30/12/10

O defensor do come e cala que um dia proclamou alto e bom som a insustentabilidade do país

Certeiro como é seu uso e o talento ajuda, Manuel António Pina, no JN:

O "sensato" conselho de Cavaco Silva para comermos e calarmos de modo a que "os nossos credores" não se zanguem connosco e nos castiguem com juros cada vez mais altos espelha uma cultura salazarenta de conformismo que, sendo muito mais antiga que Cavaco, ele representa na perfeição, até nos seus, só na aparência contraditórios, repentes de arrogância.

Quando Cavaco nos recomenda que amouchemos pois "se nós lhes [aos 'nossos credores'] dirigirmos palavras de insulto, a consequência será mais desemprego para Portugal", tão só repete, adaptada à actual circunstância, a "sensata" e canónica fórmula do "Manda quem pode, obedece [ no caso, cala] quem deve".

Trata-se de uma atávica cultura em que a vida é vidinha, a crítica deve sempre ser "construtiva" e colaborante, os trabalhadores, por suave milagre linguístico, se tornam "colaboradores" (e se colaboracionistas melhor ainda) e servilismo e acriticismo são alcandorados a virtudes cívicas.

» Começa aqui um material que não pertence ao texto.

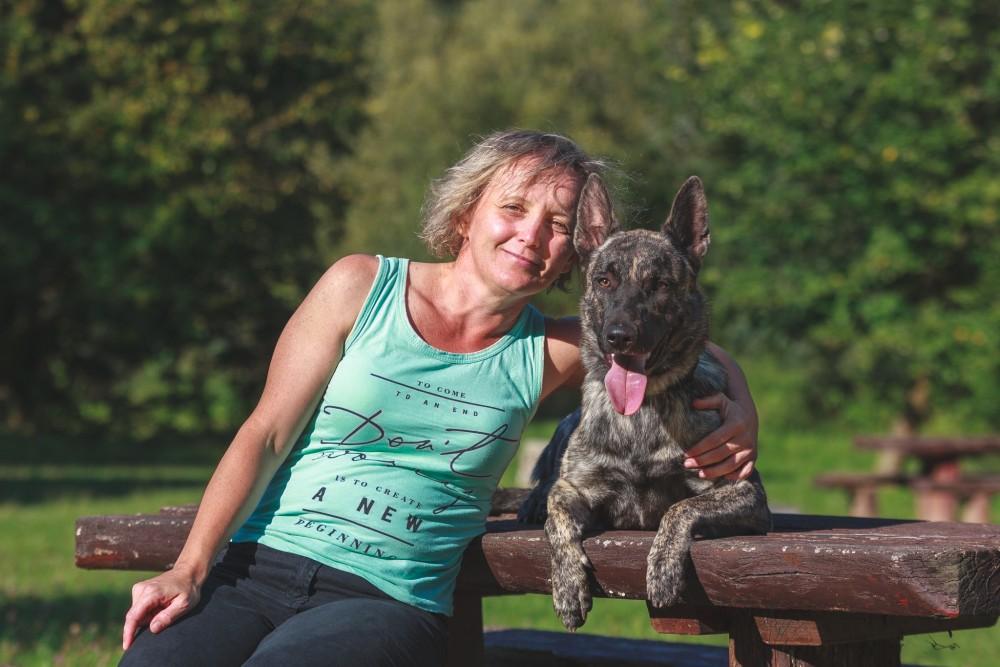 Kutyasétáltatási etikett Pirka Ildikó kutyaviselkedési szakértőtől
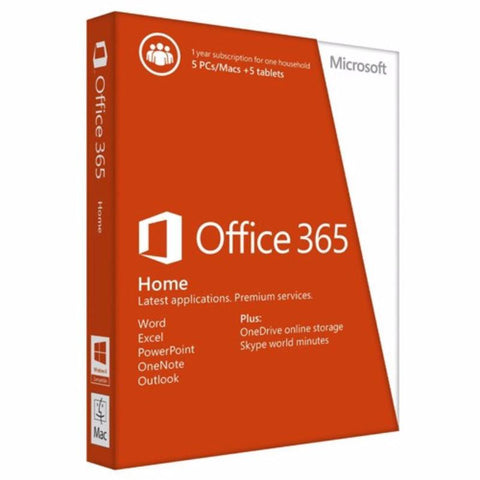 Microsoft Office 365 Home - 32/64 Bit - 1 Yr (5 PC or Mac) - MyChoiceSoftware.com - 1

Porque é assim que se faz pela vidinha, de joelhos.

(publicado também aqui)

1 comentários:

Manuel Vilarinho Pires disse...

Quando "o defensor do come e cala" um dia proclamou alto e bom som a insustentabilidade do país, "os defensores do come e cala" mandaram-no comer e calar, porque as suas declarações eram irresponsáveis (porque podiam inquietar os nossos credores?).
Até os deste blogue...
A liberdade de expressão é um pilar da democracia, mas a nossa é-nos muito mais querida que a dos outros, não é?